Personal Pension  

More auto-enrolment providers confirm post-Budget reviews

Three more providers have told FTAdviser they are reviewing the default investment option on the auto-enrolment pension schemes following the changes announced at last week’s Budget.

The Peoples Pension, Now: Pensions and Aegon have all confirmed they are reviewing the de-risking ‘lifestyle’ progression, taking to five the total number of providers assessing the affect of the reforms on their occupational pensions.

Earlier today Scottish Widows followed government-backed Nest in confirming their scheme was under review.

Article continues after advert

Standard Life and Legal & General said they are not reviewing their strategies, with the former stating that it is not necessary as it has more than one default fund in place. Aviva stated it is still reviewing all areas connected to the Budget changes.

Darren Philp, head of policy at The People’s Pension, said the firm would be looking to see if the governance remained “fit for purpose”, adding that all providers will have to review the options on their default funds.

Mr Philp said: “We had the announcement last week, the government will be consulting on this and as part of that governance we will see if there are opportunities for us.

“We will see if the default is fit for purpose. What the announcement does is provide a much more flexible machine for auto-enrolment providers to provider schemes for members’ best interests.

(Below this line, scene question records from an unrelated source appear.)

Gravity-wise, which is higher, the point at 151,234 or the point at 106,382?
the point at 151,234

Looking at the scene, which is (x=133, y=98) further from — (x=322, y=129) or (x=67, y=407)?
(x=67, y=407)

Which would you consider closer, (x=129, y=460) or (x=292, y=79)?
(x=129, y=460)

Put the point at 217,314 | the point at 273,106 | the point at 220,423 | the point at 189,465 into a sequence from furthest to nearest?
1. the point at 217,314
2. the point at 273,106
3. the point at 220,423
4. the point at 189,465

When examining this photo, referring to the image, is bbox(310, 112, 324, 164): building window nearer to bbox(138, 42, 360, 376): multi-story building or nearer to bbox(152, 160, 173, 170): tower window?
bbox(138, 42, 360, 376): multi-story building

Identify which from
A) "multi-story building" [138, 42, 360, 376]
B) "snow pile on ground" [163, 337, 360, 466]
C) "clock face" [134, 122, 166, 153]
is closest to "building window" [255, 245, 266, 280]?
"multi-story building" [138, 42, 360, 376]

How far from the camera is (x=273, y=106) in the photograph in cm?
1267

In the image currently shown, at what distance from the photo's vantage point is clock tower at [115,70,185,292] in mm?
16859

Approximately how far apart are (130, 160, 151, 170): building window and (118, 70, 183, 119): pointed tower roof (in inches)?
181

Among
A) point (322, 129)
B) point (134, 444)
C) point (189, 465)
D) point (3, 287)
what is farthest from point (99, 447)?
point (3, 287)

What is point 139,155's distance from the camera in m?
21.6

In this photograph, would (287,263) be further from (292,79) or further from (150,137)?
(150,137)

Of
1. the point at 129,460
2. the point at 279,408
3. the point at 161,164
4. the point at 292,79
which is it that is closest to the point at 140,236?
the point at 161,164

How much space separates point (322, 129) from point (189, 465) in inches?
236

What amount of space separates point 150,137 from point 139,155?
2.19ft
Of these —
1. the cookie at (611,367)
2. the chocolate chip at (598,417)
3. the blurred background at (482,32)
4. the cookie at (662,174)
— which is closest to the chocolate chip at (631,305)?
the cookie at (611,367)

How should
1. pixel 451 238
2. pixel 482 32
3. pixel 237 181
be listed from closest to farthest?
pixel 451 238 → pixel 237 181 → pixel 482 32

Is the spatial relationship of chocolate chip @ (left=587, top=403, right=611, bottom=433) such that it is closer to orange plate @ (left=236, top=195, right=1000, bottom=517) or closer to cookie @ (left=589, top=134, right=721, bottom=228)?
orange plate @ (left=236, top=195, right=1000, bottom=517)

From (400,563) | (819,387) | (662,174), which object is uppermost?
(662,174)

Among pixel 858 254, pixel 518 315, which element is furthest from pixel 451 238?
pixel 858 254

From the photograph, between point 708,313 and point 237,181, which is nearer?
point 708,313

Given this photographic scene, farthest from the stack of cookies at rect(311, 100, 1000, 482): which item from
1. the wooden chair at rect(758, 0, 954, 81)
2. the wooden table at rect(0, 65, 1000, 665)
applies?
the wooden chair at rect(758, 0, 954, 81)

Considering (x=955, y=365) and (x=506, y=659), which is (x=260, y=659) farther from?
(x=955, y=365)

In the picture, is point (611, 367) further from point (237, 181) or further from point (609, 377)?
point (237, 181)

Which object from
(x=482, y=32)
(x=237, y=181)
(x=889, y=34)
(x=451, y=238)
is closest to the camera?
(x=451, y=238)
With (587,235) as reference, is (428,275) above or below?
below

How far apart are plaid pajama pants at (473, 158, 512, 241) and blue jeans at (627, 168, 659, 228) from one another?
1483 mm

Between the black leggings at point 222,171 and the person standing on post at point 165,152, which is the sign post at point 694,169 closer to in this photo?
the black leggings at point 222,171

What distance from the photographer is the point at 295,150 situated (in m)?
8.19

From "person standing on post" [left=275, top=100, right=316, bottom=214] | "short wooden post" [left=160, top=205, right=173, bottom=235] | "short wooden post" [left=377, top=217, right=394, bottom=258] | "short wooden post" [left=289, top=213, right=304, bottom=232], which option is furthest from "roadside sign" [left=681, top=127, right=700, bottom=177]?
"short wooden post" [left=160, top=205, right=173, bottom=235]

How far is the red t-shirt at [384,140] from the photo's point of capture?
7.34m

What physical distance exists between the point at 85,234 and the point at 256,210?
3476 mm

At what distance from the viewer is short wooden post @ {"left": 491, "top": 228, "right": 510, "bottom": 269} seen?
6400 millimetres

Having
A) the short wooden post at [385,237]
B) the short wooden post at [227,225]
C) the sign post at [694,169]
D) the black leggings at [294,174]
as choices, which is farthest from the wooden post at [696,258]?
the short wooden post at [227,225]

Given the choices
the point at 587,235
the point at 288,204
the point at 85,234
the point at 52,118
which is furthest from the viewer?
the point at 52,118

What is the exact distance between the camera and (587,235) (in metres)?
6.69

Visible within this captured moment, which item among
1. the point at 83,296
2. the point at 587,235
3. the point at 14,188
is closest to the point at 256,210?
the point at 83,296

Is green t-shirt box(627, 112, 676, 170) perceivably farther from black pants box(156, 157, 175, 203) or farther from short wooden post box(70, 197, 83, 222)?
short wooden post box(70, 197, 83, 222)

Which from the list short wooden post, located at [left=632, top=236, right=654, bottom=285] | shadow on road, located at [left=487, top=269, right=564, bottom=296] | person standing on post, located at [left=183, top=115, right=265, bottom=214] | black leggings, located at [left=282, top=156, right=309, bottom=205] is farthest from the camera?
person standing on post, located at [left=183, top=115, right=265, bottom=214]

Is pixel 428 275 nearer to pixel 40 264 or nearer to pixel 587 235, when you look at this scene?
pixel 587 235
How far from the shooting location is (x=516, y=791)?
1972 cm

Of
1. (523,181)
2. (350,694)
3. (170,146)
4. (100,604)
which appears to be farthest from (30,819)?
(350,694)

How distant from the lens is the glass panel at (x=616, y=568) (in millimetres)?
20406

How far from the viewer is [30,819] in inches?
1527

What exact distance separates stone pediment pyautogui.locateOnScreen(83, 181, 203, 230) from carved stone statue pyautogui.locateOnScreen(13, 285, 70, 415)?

“I think everyone will have to review their default investment trusts.”

Morten Nilsson, chief executive of Now: Pensions, added that lifestyle funds assume that savers are on a journey that typically ends with an annuity purchase. He said the Budget reforms mean that people will look at other ‘at retirement’ options and this must be reflected in the “design” of auto-enrolment pension strategies.

Mr Nilsson said: “The chancellor’s reforms may result in an alteration of destination for the majority of members, and such an alteration will need to be taken into account in the design of future lifestyle strategies.

“As you would expect, we are reviewing the structure of our funds to ensure that they are suitable in this new environment.”

Nick Dixon, investment director at Aegon UK, added: “The Budget fundamentally changes the savings landscape, especially pensions, with the Chancellor demolishing savings barriers. With annuities no longer the default income option in future, different financial planning and asset allocation choices become critical.

“Aegon is therefore reviewing default investment options, including lifestyling, and we aim to conclude this review mid-year 2014.”